La inconsciencia de David y la ignorancia de su mujer duraron cuatro meses. El despertar fue terrible. Al vencimiento de la letra, firmado por David a Postel, el matrimonio se encontró sin dinero y la causa de esta deuda era lo bastante conocida de Ève como para hacerla empeñar sus joyas de desposada y su plata. La noche misma de este pago, Ève quiso hacer hablar a David de sus asuntos, ya que se había dado cuenta de que iba abandonando el negocio a causa del problema del que le había hablado no hacía mucho tiempo.
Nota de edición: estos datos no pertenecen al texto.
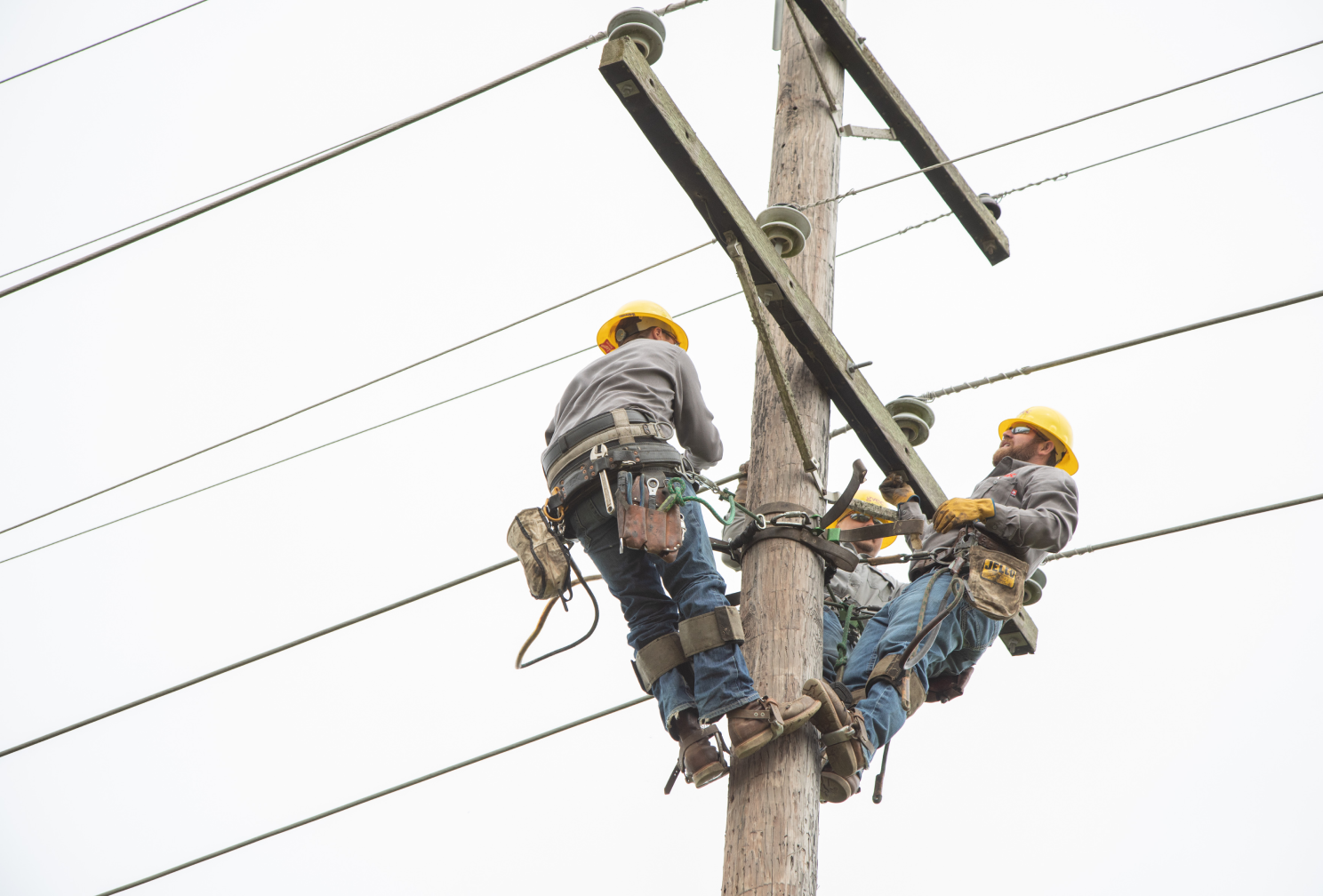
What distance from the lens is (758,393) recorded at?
14.8 ft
A partir del segundo mes de su matrimonio, David pasaba la mayor parte de su tiempo en el cobertizo situado al fondo del patio, en una pequeña habitación que le servía para fundir sus rodillos. Tres meses después de su llegada a Angulema, había sustituido los tampones para entintar por el tintero de mesa y de cilindro, con el cual la tinta se distribuye por rodillos compuestos por cola fuerte y melaza. Este primer perfeccionamiento de la tipografía fue tan irrebatible, que tan pronto como los hermanos Cointet lo vieron, lo adoptaron en seguida. David había adosado a la pared medianera de esta especie de cocina un hornillo con fondo de cobre, con el pretexto de gastar menos carbón para fundir sus rodillos, cuyos moldes herrumbrosos estaban alineados a lo largo de la pared y en los que no fundió dos veces. No solamente colocó en esta habitación una sólida puerta de roble, interiormente guarnecida con chapa, sino que reemplazó los sucios cristales de la claraboya, por donde entraba la luz, por vidrios translúcidos, a fin de que desde el exterior no se pudiera ver el objeto de sus ocupaciones. A las primeras palabras que Ève dijo a David sobre su porvenir, la miró con aire inquieto y la atajó con estas palabras.
—Querida, sé todo lo que debe inspirarte ver un taller vacío y el aniquilamiento comercial en que permanezco, pero ¿ves? —continuó, llevándola a la ventana de su habitación y mostrándole el reducto misterioso—, nuestra fortuna está allí… Tendremos que sufrir aún durante algunos meses, pero suframos con paciencia, y déjame a mí resolver el problema industrial que hará cesar todas nuestras miserias y que tú conoces.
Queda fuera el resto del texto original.